Indemnisation des passagers aériens : ce qui change le 7 février
Ce samedi 7 février, un nouveau décret entrera en vigueur, changeant les procédures pour les voyageurs en cas de retard ou d’annulation de vol. On fait le point.
Le 7 février 2026 marquera un tournant pour les voyageurs en France avec l’entrée en vigueur du décret n°2025-772 du 5 août 2025. Cette réforme, initiée à l’été 2025, affiche une ambition claire : désengorger les tribunaux judiciaires situés à proximité des grandes plateformes aéroportuaires, et plus particulièrement celui d’Aulnay-sous-Bois où les délais de traitement pour un litige aérien peuvent actuellement atteindre trois ans.
Mais pour les défenseurs des consommateurs et certains professionnels du droit, cet objectif de simplification administrative se traduit par l’instauration de barrières financières inédites, qui menacent l’exercice d’un droit fondamental.
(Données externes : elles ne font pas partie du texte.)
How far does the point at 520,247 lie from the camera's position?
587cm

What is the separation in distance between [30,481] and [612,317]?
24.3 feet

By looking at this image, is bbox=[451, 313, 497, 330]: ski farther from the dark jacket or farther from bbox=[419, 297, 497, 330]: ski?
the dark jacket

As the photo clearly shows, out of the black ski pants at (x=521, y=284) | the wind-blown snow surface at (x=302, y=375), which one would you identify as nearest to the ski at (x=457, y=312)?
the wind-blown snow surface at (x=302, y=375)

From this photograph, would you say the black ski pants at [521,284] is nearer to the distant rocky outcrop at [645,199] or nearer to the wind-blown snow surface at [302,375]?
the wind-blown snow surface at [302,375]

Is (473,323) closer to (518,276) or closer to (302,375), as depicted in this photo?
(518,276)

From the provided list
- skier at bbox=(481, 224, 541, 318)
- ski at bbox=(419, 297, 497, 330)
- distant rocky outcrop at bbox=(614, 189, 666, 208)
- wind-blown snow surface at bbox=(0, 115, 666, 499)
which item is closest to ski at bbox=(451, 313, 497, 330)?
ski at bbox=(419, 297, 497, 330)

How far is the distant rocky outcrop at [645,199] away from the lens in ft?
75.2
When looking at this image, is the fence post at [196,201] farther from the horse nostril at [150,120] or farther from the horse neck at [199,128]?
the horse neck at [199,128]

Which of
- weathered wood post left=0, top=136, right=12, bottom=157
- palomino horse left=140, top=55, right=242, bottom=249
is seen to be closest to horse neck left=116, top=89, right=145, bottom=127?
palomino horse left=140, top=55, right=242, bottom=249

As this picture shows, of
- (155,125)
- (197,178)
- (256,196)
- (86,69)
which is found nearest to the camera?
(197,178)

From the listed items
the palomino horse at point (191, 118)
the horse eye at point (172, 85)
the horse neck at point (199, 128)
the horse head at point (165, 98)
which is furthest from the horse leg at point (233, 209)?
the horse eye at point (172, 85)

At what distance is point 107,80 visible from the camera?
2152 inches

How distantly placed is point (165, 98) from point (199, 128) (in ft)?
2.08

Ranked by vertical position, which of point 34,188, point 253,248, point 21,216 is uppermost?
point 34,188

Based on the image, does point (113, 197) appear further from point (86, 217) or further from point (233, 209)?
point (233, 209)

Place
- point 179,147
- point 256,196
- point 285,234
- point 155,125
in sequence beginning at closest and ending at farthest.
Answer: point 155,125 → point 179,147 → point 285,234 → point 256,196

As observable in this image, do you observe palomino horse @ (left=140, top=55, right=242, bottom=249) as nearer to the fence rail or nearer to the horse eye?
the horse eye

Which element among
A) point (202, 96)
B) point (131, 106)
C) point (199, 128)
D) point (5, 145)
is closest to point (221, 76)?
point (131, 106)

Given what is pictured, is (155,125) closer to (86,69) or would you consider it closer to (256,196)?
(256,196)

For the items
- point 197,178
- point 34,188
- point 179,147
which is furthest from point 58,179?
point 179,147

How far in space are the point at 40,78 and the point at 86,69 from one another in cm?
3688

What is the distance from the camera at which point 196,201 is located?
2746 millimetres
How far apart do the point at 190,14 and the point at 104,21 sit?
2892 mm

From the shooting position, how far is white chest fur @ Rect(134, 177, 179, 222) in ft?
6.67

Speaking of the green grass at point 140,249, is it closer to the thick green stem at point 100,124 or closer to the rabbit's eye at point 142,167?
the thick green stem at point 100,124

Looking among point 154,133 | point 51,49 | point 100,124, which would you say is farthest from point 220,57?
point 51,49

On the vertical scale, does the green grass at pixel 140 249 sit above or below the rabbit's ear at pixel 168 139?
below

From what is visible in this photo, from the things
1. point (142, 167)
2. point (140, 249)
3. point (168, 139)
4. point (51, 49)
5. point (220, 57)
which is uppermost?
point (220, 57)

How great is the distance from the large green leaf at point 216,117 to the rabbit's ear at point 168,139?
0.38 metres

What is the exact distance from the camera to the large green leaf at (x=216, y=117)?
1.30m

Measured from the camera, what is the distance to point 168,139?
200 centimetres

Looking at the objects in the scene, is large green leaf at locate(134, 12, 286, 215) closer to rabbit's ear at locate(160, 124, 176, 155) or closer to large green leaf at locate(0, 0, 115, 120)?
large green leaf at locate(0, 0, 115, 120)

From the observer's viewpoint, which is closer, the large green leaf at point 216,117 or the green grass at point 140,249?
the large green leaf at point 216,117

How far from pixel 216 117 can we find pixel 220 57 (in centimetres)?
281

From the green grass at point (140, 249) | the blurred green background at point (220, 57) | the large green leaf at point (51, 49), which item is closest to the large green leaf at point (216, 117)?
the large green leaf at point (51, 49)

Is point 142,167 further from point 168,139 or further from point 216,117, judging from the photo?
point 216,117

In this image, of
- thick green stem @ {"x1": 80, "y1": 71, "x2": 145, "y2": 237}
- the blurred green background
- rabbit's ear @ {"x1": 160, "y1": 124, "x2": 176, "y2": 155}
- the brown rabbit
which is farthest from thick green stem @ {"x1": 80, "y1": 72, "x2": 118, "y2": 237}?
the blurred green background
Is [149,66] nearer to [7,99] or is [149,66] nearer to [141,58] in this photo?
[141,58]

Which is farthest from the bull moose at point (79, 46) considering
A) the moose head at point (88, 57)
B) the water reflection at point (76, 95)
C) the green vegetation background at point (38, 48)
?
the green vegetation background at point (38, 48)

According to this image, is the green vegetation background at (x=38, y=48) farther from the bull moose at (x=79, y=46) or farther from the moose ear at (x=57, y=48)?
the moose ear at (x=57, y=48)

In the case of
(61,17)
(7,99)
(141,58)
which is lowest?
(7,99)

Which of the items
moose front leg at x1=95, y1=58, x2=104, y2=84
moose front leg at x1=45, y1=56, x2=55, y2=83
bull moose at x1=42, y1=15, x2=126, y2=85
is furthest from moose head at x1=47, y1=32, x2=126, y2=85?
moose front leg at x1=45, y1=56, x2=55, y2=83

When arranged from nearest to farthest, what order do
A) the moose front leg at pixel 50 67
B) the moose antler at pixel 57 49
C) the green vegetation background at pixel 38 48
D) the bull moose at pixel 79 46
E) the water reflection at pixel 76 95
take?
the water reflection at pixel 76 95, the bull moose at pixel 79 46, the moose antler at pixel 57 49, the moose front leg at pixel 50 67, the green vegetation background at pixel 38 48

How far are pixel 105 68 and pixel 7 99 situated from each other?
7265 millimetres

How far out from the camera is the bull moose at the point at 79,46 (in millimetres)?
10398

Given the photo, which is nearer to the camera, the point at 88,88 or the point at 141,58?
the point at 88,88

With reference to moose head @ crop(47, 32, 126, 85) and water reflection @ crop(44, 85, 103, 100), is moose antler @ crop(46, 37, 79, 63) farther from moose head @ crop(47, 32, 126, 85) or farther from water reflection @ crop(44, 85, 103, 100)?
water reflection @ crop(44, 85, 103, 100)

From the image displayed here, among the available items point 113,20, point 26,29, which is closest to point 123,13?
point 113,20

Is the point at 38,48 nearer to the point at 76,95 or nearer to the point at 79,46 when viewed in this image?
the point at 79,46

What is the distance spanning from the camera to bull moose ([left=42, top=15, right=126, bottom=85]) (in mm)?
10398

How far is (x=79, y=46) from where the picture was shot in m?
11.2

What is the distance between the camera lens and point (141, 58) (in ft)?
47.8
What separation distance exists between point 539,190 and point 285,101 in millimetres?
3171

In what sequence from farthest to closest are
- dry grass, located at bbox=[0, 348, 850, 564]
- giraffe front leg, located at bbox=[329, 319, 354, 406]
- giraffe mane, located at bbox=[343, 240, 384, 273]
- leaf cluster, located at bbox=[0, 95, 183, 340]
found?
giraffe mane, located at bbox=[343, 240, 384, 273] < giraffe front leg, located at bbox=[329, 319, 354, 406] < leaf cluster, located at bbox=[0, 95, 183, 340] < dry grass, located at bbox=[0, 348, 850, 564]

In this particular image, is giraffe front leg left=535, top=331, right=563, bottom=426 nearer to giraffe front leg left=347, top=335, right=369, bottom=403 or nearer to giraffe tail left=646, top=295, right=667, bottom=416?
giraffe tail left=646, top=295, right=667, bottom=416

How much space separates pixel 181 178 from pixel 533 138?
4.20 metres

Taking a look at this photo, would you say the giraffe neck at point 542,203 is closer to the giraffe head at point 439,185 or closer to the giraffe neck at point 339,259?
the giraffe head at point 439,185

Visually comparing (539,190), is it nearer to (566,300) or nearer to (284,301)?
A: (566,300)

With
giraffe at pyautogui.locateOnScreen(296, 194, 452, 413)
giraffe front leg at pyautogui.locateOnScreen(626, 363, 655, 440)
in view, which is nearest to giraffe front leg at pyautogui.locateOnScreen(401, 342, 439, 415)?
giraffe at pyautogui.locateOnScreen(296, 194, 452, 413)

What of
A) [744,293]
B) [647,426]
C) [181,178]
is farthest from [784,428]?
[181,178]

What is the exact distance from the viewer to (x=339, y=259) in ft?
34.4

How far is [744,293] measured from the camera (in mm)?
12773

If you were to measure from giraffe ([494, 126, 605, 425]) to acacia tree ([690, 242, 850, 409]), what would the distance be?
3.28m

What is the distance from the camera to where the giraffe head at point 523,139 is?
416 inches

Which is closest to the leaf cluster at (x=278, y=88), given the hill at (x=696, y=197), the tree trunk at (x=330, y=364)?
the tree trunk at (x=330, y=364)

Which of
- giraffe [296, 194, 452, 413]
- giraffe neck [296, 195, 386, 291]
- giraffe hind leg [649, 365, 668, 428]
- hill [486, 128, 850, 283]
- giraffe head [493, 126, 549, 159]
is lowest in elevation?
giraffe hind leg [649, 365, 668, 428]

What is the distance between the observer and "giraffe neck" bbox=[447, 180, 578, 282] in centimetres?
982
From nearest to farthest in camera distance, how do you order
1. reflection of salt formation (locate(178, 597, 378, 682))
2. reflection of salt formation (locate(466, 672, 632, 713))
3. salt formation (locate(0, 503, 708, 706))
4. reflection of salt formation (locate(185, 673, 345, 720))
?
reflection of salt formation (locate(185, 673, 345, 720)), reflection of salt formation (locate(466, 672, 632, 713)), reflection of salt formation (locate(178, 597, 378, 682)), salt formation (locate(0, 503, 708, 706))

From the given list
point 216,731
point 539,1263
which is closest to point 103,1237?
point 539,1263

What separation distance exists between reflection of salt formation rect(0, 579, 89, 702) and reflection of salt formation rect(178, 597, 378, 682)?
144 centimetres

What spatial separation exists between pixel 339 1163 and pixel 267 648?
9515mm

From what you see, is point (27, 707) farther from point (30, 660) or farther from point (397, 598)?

Jusqu’alors, les passagers victimes d’un vol retardé ou annulé pouvaient saisir gratuitement la justice par une simple requête pour les litiges n’excédant pas 5 000 euros. La nouvelle réglementation impose désormais une assignation payante, entraînant des frais de procédure systématiques de l’ordre de 50 à 150 euros.
Médiation obligatoire
Au-delà du coût direct, la réforme instaure une étape préliminaire qui conditionne désormais la recevabilité de tout recours devant un tribunal : la tentative de médiation exclusive devant le Médiateur du Tourisme et du Voyage. Ce processus, qui peut durer jusqu’à six mois, ne garantit pourtant aucune issue contraignante pour les transporteurs.
Et l’efficacité de cette mesure est mise en doute par le fait que certaines compagnies aériennes, à l’instar de Vueling ou Tunisair, n’adhèrent pas à ce dispositif de médiation.
« Ce décret crée une rupture d’égalité entre les passagers et introduit des freins financiers et procéduraux disproportionnés pour des litiges de faible montant. Il fragilise l’effectivité du règlement européen et décourage de nombreux voyageurs de faire valoir leurs droits », estime Imane El Bouanani, responsable juridique France de Flightright, citée dans un communiqué.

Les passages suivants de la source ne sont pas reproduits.